Quem te faz sorrir?

Tu estás indo encontrar alguém. Seu pai, quem sabe seu irmão, um amigo... Vai muitas vezes pelo dever, pela obrigação. Não me leves a mal, são pessoas que amamos, que precisamos. Mas deve ter entre elas uma que parece ter nascido para fazer os outros rirem. Alguém que causa certa euforia com a expectativa de rever. E é bem possível que essa pessoa não possa te ajudar com outras coisas além de te provocar aquelas risadas desconcertantes.

Geralmente são pessoas excessivamente práticas. Se tu falas do teu problema no trabalho ela diz: — Mete o pé nessa bosta, faz algo que te faça feliz. Se você reclama da relação ouvi um: — Porque não diz na cara, separa porra! Se dizes do quanto estás sem dinheiro recebe um: — Tá chorando de barriga cheia!

Realmente é melhor não criar expectativas quanto aos conselhos de um sujeito desses.

Mas pensando bem, se alguém não te faz feliz, não consegue te arrancar aquelas risadas longas e fininhas que até parecem uma ambulância passando, essa pessoa também não tem de ti o que tu esperas dela. Precisamos esquecer um pouco da lógica e fazer como nos desensina o amigo inconsequente. Escolher um emprego que nos dê prazer, pessoas que nos façam bem, lugares agradáveis... Lugares agradáveis sempre estão cheios de pessoas agradáveis.

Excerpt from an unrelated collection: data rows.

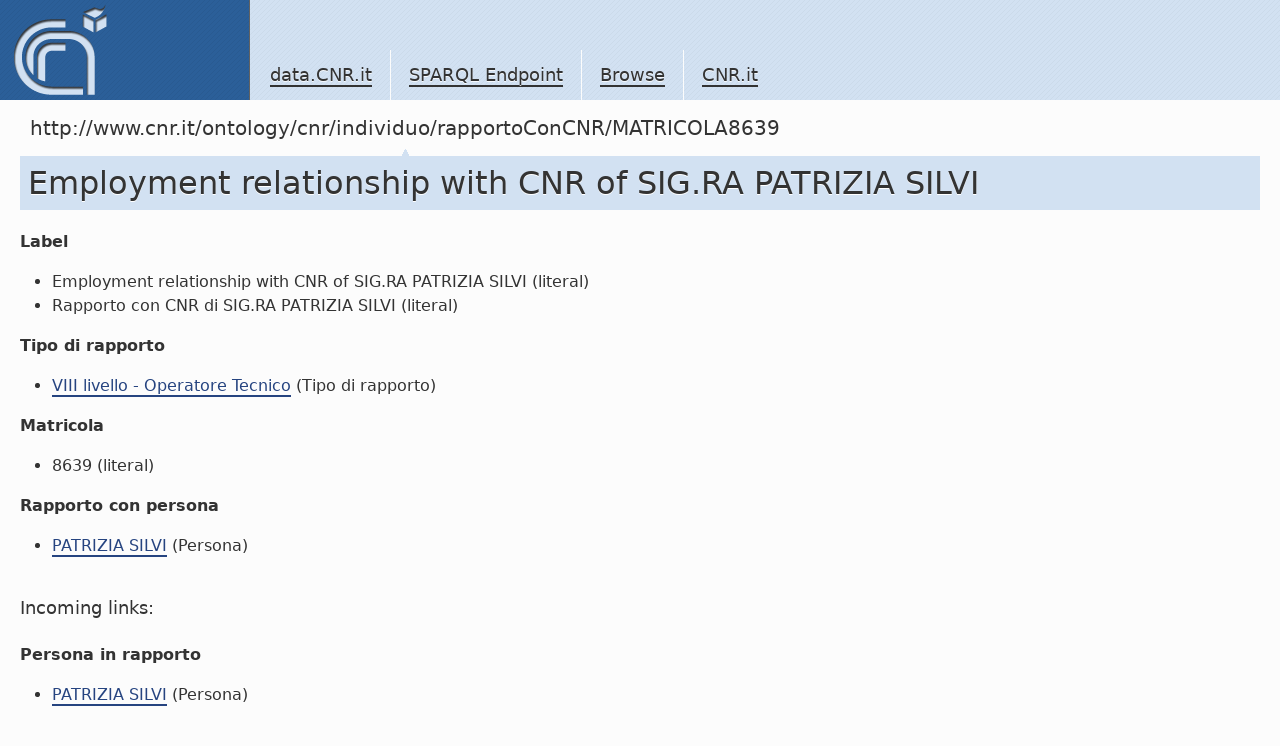

--- FILE ---
content_type: text/html; charset=utf-8
request_url: https://data.cnr.it/data/http://www.cnr.it/ontology/cnr/individuo/rapportoConCNR/MATRICOLA8639
body_size: 1964
content:
<!-- Array
(
    [http://www.cnr.it/ontology/cnr/personale.owl#personaInRapporto] => Array
        (
            [0] => Array
                (
                    [s] => http://www.cnr.it/ontology/cnr/individuo/unitaDiPersonaleInterno/MATRICOLA8639
                    [s_type] => uri
                )

        )

    [http://www.cnr.it/ontology/cnr/personale.owl#tipoDiRapportoDi] => Array
        (
            [0] => Array
                (
                    [s] => http://www.cnr.it/ontology/cnr/individuo/tipoDiRapporto/PROFILO521
                    [s_type] => uri
                )

        )

)
--> <!doctype html>
<!-- v.1.0 2010.12.30 -->
<html lang="en" class="no-js">
	<head>
		<meta charset="utf-8" />
		<meta http-equiv="Content-Type" content="text/html; charset=UTF-8" />
		<meta http-equiv="X-UA-Compatible" content="IE=edge,chrome=1" />

		<title>SPARQL Endpoint</title>
		<script type="text/javascript" src="https://ajax.googleapis.com/ajax/libs/jquery/1.4.2/jquery.js"></script>
		<script type="text/javascript" src="https://ajax.googleapis.com/ajax/libs/jqueryui/1.8.1/jquery-ui.min.js"></script>
		<link rel="stylesheet" href="https://ajax.googleapis.com/ajax/libs/jqueryui/1.8.1/themes/base/jquery-ui.css" type="text/css" media="all" />
		<link rel="stylesheet" href="https://ajax.googleapis.com/ajax/libs/jqueryui/1.8.1/themes/overcast/jquery-ui.css" type="text/css" media="all" />

		<link rel="shortcut icon" href="/template.data.cnr.it/favicon.ico" />
		<link rel="stylesheet" href="/template.data.cnr.it/css/style.css" />
		<style>
			#navlocal{display:none;}
			#container{background-color:#FCFCFC;}
			#main .content {margin-left:0px}
			#main #footercontent {margin-left: 20px}
			#main {background: transparent}
			textarea#query {width: 600px; height: 100px}
		</style>
		<script>
			$('document').ready(function(){
				$('a.external').after($('<span/>').text(' ').append($('<img/>').attr('src','/template.data.cnr.it/img/extlnk.png').attr('alt','').attr('title','External link')));
			});
		</script>
	</head>
	<body>
		<div id="container">
			<div id="header">
				<div id="logo">
					<a href="/site" title="Home">
					<img src="/template.data.cnr.it/img/logo.png" />
					</a>
				</div>
				<ul id="navglobal">
					<li>
						<a href="/site">data.CNR.it</a>
					</li>
					<li>
						<a href="/sparql">SPARQL Endpoint</a>
					</li>
                                        <li>
                                                <a href="http://www.cnr.it/ontology/cnr/individuo/CNR">Browse</a>
                                        </li>
					<li>
						<a href="http://www.cnr.it/" target="_blank">CNR.it</a>
					</li>
				</ul>
			</div>
			<div id="navlocal">
<!--				<ul>
					<li><a href="2.1.3">Voce 2.1.3</a>
						<ul>
							<li><a href="2.1.3.1">Voce 2.1.3.1</a></li>
							<li><a href="2.1.3.1">Voce 2.1.3.2</a></li>
							<li><strong>Voce 2.1.3.3</strong></li>
							<li><a href="2.1.3.1">Voce 2.1.3.4</a></li>
							<li><a href="2.1.3.1">Voce 2.1.3.5</a></li>

								<li>
									<strong>Voce 2.1.3.6</strong>
									<ul>
										<li><a href="2.1.3.1">Voce 2.1.3.6.1</a></li>
										<li><a href="2.1.3.1">Voce 2.1.3.6.2</a></li>
										<li class="selected"><strong>Voce 2.1.3.6.3</strong></li>
										<li><a href="2.1.3.1">Voce 2.1.3.4</a></li>
									</ul>
								</li>

								<li><a href="2.1.3.1">Voce 2.1.3.7</a></li>
						</ul>
					</li>
				</ul>-->
			</div>
			<div id="main">
				<div class="content">
					<div id="navpath"><strong>http://www.cnr.it/ontology/cnr/individuo/rapportoConCNR/MATRICOLA8639</strong> </div>
					<div class="scheda"><h1>Employment relationship with CNR of SIG.RA PATRIZIA SILVI</h1>
<dl><dt>Label</dt><dd><ul><li>Employment relationship with CNR of SIG.RA PATRIZIA SILVI (literal)</li><li>Rapporto con CNR di SIG.RA PATRIZIA SILVI (literal)</li></ul></dd><dt>Tipo di rapporto</dt><dd><ul><li><a href='http://www.cnr.it/ontology/cnr/individuo/tipoDiRapporto/PROFILO521'>VIII livello - Operatore Tecnico</a> (Tipo di rapporto)</li></ul></dd><dt>Matricola</dt><dd><ul><li>8639 (literal)</li></ul></dd><dt>Rapporto con persona</dt><dd><ul><li><a href='http://www.cnr.it/ontology/cnr/individuo/unitaDiPersonaleInterno/MATRICOLA8639'>PATRIZIA SILVI</a> (Persona)</li></ul></dd>

</dl>

<br/><h4>Incoming links:</h4><br/><dl><dt>Persona in rapporto</dt><dd><ul><li><a href='http://www.cnr.it/ontology/cnr/individuo/unitaDiPersonaleInterno/MATRICOLA8639'>PATRIZIA SILVI</a> (Persona)</li></ul></dd><dt>Tipo di rapporto di</dt><dd><ul><li><a href='http://www.cnr.it/ontology/cnr/individuo/tipoDiRapporto/PROFILO521'>VIII livello - Operatore Tecnico</a> (Tipo di rapporto)</li></ul></dd>

</dl></div>				</div>

				<div id="footercontent">
					data.CNR.it
				</div>
			</div>
			<div id="footer">
				<dl class="section">
					<dt>DATA.CNR.IT</dt>
					<dd>
						<ul>
							<li>
								<a href="/site">data.CNR.it</a>
							</li>
							<li>
								<a href="/sparql">SPARQL Endpoint</a>
							</li>
							<li>
								<a href="http://www.cnr.it/">CNR.it</a>
							</li>
						</ul>
					</dd>
				</dl>
				<dl class="section">
					<dt>Be updated</dt>
					<dd>
						<ul>
							<!--li>
								<a href="/...">Site map</a>
							</li-->
							<!--li>
								<a href="/...">RSS</a>
							</li-->
							<li>
								<a href="http://twitter.com/data_cnr_it">twitter</a>
							</li>
							<li>
								<a href="/site/contacts">contacts</a>
							</li>
						</ul>
					</dd>
				</dl>
				<dl class="section">
					<dt>External resources</dt>
					<dd>
						<ul>
							<li>
								<a href="http://www.w3.org/2001/sw/">W3C Semantic Web Activity</a>
							</li>
							<li>
								<a href="http://www.w3.org/TR/rdf-sparql-query/">SPARQL Query Language</a>
							</li>
							<li>
								<a href="http://linkeddata.org/">linkeddata.org</a>
							</li>
							<!-- li>
								<a href="http://www.w3.org/DesignIssues/LinkedData.html"><img src="http://lab.linkeddata.deri.ie/2010/lod-badges/img/data-badge-5.png" alt="five star open Web data" /></a>
							</li-->
						</ul>
					</dd>
				</dl>
				<p>Copyright &copy; 2010 <a href="http://www.cnr.it" class="lang-dyn">Italian National Research Council</a> <br/> <br/>
				This work is licensed under a <a rel="license" href="http://creativecommons.org/licenses/by-nc-nd/3.0/">Creative Commons Attribution-NonCommercial-NoDerivs 3.0 Unported License</a><br/><br/>
				<a rel="license" href="http://creativecommons.org/licenses/by-nc-nd/3.0/"><img alt="Creative Commons License" style="border-width:0" src="http://i.creativecommons.org/l/by-nc-nd/3.0/88x31.png" /></a>
				</p>
			</div>
		</div>
	</body>
</html>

Esse é o nosso débito com a gente mesmo.

Esperar? Esperar o quê, a morte eminentemente imprevisível e traidora? Esperar as coisas mudarem, as pessoas mudarem?

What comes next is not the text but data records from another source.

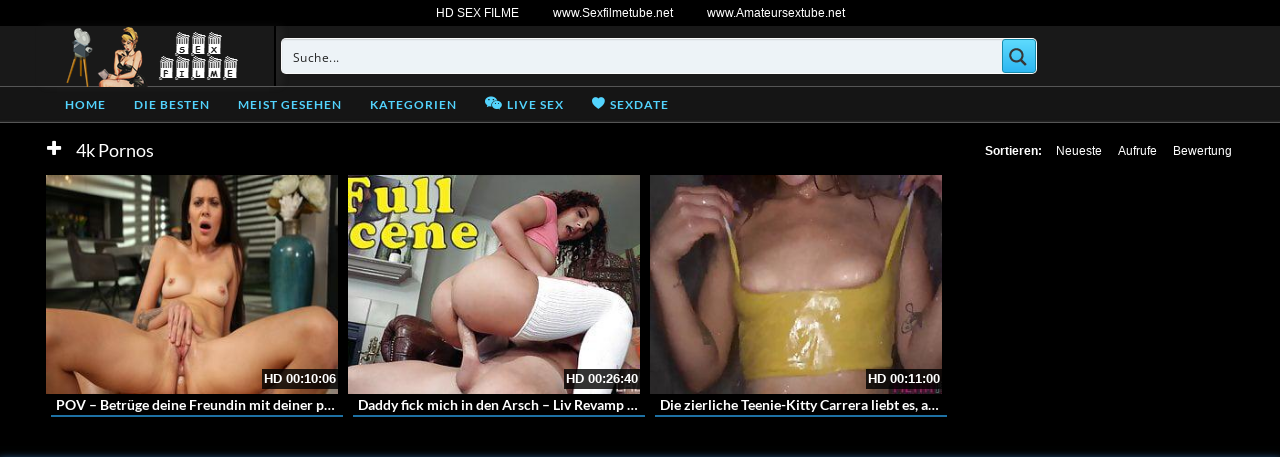

--- FILE ---
content_type: text/plain
request_url: https://www.google-analytics.com/j/collect?v=1&_v=j102&a=1130583508&t=pageview&_s=1&dl=https%3A%2F%2Fsex-filme-gratis.net%2Fcategory%2F4k-pornos%2F&ul=en-us%40posix&dt=4k%20pornos%20Sexfilme%20und%20Sexvideos%20kostenlos%20%E2%9C%93&sr=1280x720&vp=1280x720&_u=IADAAEABAAAAACAAI~&jid=1336208288&gjid=1509428394&cid=1975351315.1768821259&tid=UA-1215244-41&_gid=1384813328.1768821260&_r=1&_slc=1&z=550140796
body_size: -570
content:
2,cG-2X3BBTSS8F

Não, quem espera fica sempre no mesmo lugar. Por isso que sentimos desejo de encontrar com nossos amigos extrovertidos. Quem sabe porque vemos na sua inconsequência uma janela onde passa um filme de quem deveríamos ser. Certamente não tão doidos assim, mas muito mais quem somos e muito menos o ser paradoxal que nos tornamos, de tanto ouvir a nossa consciência.

Afinal, quem determina quem somos? O eu que está convencido que os próximos 30 anos vão passar ainda mais rápido, e que sem nenhum milímetro de hipocrisia sabe da certeza de que só tem dessa vida para gastar? Ou desconfias que quem te diz o que deve ser feito está nos bastidores da tua mente te entregando as verdades que comandam a tua vida? Aquele que segura uma placa dizendo “você está sendo filmado” e que é responsável por não te deixar fazer merda. Aquele que diz dane-se não vou pedir desculpa, que acha que o mendigo só não tem o que tu tens por que ele não trabalha. Que persegue os adolescentes no afã de evitar que eles sintam prazeres que por certo não saberiam como administrar.

Adivinha, é tua consciência despejando inutilidades sobre os outros assim como fizeram contigo. Te tornaste o parente, o amigo chato e as pessoas vão perder pouco tempo contigo.

Mas tenho uma boa notícia, ainda dá tempo. Saia para a rua, veja no que dá. Passe vergonha, ria de si mesmo, seja inconsequente e quando alguém estiver sério demais fale idiotices. Se rirem de ti por que chegaste atrasado, pelo resvalão que destes na calçada, por estares sem dinheiro ou porque tu és péssimo no que faz, não perca o salto. Ria também até que saia aquele som de um porco na risada (sempre temos um amigo que ri assim).

Como dizia García Márquez “são os riscos de se estar vivo.” E os vexames, que remexem com tudo aquilo que é normal e aparentemente correto, são muito mais atraentes do que discursos morais.

Então me diga, quem sempre te faz sorrir?